Supposing the sun’s parallax, as was said, to be 12 seconds and a half, Venus’s parallax will be 43 seconds; and subtracting the sun’s parallax, there will remain half a minute at least for the horizontal parallax of Venus from the sun, and consequently, Venus’s motion will be accelerated ¾ of a minute at least by that parallax, while she passes over the sun’s disk, in such elevations of the pole as are near the Tropic; and still more so near the equator. For Venus will at that time accurately enough describe within the sun’s disk 4 minutes an hour; and consequently, at least 11 minutes of time (by which the duration of this eclipse of Venus will be contracted by reason of the parallax) answer to ¾ of a minute. And by this contraction alone we might safely determine the parallax, provided the sun’s diameter and Venus’s latitude were very accurately given; which yet we cannot possibly bring to a calculation, in a matter of such great subtlety.
We must therefore have another observation, if possible, in places where Venus possesses the middle of the sun at midnight, viz. under the opposite meridian, that is, 6h or 90° more westerly than London, and where Venus enters the sun’s disk a little before his setting, and goes off a little after his rising; which will happen in the said meridian in about 56° of N. lat. that is, at Nelson’s harbour in Hudson’s Bay. For, in the neighbouring places Venus’s parallax will protract the duration of the transit, and make it at least 6 minutes longer; because while the sun seems to tend under the pole from west to east, these places on the earth’s surface will seem to be carried with a contrary motion towards the west, that is, with a motion conspiring with the proper motion of Venus; consequently Venus will seem to move slower within the sun’s disk, and continue longer on it.
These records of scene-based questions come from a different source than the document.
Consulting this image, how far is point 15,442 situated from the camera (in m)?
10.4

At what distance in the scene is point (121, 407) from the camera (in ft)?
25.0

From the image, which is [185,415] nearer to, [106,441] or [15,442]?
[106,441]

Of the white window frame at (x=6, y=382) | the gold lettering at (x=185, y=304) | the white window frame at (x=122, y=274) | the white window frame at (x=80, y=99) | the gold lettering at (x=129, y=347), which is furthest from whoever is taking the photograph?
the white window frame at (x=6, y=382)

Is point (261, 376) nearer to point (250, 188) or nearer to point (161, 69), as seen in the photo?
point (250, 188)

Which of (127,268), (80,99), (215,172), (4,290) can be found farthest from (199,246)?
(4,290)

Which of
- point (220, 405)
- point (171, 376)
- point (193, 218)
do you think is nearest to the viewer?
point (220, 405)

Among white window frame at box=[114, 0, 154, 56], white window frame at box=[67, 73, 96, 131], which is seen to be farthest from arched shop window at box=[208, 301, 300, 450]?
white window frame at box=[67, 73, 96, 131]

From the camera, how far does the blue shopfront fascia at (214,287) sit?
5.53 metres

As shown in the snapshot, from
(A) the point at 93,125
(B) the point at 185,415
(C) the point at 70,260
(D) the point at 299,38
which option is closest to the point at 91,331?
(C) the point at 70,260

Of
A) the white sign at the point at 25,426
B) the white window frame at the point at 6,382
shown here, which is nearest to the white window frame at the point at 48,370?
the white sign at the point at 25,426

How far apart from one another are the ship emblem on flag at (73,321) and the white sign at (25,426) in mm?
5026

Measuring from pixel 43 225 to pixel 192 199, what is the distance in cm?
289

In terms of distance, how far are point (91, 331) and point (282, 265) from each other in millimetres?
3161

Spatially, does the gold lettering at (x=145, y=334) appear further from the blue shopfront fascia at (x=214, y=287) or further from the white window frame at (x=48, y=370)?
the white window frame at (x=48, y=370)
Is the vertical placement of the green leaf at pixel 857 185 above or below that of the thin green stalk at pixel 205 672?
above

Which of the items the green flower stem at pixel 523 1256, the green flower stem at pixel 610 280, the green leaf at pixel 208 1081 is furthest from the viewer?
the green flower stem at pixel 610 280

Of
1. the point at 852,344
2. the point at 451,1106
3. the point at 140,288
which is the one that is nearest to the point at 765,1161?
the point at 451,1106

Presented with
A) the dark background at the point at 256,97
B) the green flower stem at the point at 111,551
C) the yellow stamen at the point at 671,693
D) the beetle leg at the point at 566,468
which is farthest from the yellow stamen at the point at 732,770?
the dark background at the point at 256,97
If therefore in both places this transit happen to be duly observed by proper persons, it is evident that the Mora will be longer by 17 entire minutes in Nelson’s harbour, than in the East-Indies; nor does it matter much whether the observation be made at Fort St. George, commonly called Maderas, or at Bencoolen on the western coast of the island of Sumatra near the equator. But if the French should incline to make the observation, Pondicherry on the western coast of the gulph of Ganga , at the elevation of 12°, will be a proper place for that purpose: and for the Dutch, their famous emporium Batavia is a fit place. And indeed I would have several observations made of the same phenomenon in different parts, both for further confirmation, and lest a single observer should happen to be disappointed by the intervention of clouds from seeing what I know not if those either of the present or following age shall ever see again; and upon which, the certain and adequate solution of the noblest, and otherwise most difficult problem depends.Therefore again and again, I recommend it to the curious strenuously to apply themselves to this observation.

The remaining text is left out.